Songbirds are one of the best-studied examples of vocal learners. Learning of both human speech and birdsong depends on hearing. Once learned, adult song in many species remains unchanging, suggesting a reduced influence of sensory experience. Recent studies have revealed, however, that adult song is not always stable, extending our understanding of the mechanisms involved in song maintenance, and their similarity to those active during song learning. Here we review some of the processes that contribute to song learning and production, with an emphasis on the role of auditory feedback. We then consider some of the possible neural substrates involved in these processes, particularly basal ganglia circuitry. Although a thorough treatment of human speech is beyond the scope of this article, we point out similarities between speech and song learning, and ways in which studies of these disparate behaviours complement each other in developing an understanding of general principles that contribute to learning and maintenance of vocal behaviour.

Key Points

  • Behavioural observations indicate that similar processes contribute to the learning and maintenance of birdsong and speech. These observations suggest that during learning, both birds and humans form internal representations of species-specific vocalizations. They then use auditory feedback to match their developing vocal output to these internal sensory models. Once learned, vocalizations tend to remain stable. However, alterations of auditory feedback in adulthood lead to a deterioration of both birdsong and speech, indicating that they have not become ‘hard-wired’, that is, resistant to the influence of experience.

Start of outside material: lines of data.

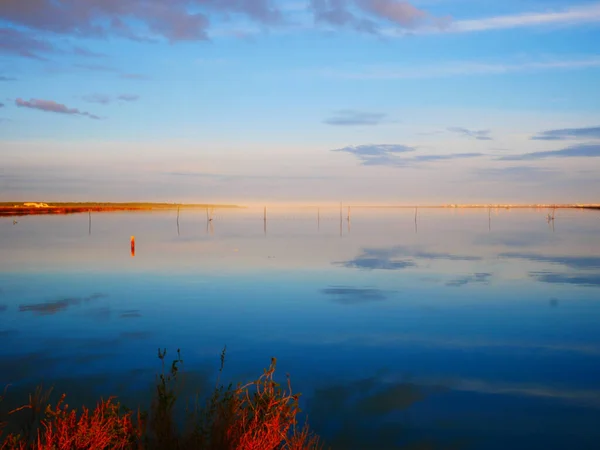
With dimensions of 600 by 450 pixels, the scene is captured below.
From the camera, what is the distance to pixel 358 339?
1619 cm

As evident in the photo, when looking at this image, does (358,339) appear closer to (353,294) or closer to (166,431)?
(353,294)

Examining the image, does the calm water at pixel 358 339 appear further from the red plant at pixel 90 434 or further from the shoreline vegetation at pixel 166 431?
the red plant at pixel 90 434

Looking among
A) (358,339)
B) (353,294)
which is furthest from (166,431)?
(353,294)

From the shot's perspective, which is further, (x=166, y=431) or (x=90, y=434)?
(x=166, y=431)

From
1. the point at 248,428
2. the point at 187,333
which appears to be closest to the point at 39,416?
the point at 248,428

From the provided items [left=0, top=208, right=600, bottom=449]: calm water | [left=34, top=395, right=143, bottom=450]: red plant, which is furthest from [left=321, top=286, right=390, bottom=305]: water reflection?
[left=34, top=395, right=143, bottom=450]: red plant

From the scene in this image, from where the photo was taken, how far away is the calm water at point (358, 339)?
10414mm

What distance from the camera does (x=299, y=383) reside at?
12.2 meters

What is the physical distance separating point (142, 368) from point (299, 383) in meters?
3.65

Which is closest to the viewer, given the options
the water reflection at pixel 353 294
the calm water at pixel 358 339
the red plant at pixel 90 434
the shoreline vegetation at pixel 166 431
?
the red plant at pixel 90 434

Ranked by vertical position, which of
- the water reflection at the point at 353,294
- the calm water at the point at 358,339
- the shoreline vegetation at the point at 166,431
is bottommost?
the water reflection at the point at 353,294

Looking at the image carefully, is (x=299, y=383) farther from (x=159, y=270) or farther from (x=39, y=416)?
(x=159, y=270)

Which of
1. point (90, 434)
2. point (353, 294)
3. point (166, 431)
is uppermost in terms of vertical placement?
point (90, 434)

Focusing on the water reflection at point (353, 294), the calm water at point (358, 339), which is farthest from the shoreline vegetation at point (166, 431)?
the water reflection at point (353, 294)
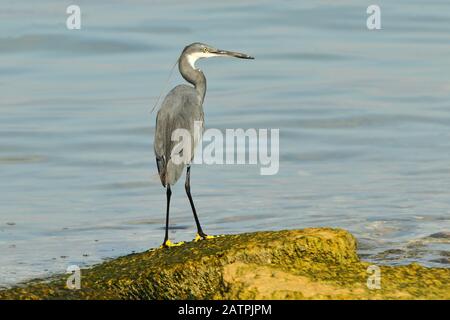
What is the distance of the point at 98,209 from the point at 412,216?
10.0 feet

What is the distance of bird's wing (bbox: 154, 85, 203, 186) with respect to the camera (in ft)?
29.1

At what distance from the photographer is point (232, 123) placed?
50.5ft

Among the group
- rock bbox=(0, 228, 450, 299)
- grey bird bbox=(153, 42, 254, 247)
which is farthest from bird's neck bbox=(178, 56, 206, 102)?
rock bbox=(0, 228, 450, 299)

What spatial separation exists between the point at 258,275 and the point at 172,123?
7.92 feet

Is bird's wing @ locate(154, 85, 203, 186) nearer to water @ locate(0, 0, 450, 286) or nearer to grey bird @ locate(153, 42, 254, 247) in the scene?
grey bird @ locate(153, 42, 254, 247)

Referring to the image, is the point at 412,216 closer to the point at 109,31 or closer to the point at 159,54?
the point at 159,54

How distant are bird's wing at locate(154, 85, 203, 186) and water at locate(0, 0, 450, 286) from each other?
125 centimetres

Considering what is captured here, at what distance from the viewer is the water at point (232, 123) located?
10938mm

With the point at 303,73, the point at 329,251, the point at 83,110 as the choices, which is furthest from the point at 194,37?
the point at 329,251

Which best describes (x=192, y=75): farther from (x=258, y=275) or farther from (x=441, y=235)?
(x=258, y=275)

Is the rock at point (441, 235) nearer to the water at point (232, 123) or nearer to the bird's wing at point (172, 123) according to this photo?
the water at point (232, 123)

  • The mechanisms responsible for the influence of auditory feedback on the maintenance of vocalizations are unknown. It is possible that the observed deterioration in the absence of feedback is due to passive drift in vocal control structures. Alternatively, the lack of auditory feedback could cause the mechanisms that match the feedback to an internal model to generate an error signal that actively modifies the vocalizations.

  • Lesion studies in combination with manipulations of auditory feedback are consistent with the idea that the deterioration of adult song is indeed active. These experiments also raise the possibility that a basal ganglia circuit of songbirds, the anterior forebrain pathway, participates in the evaluation of song, and in the generation of an error signal when the bird does not receive feedback that matches its internal model. For example, the destruction of the lateral magnocellular nucleus of the anterior neostriatum (LMAN) — the output nucleus of the anterior forebrain pathway — prevents the song deterioration that normally results from the absence of feedback.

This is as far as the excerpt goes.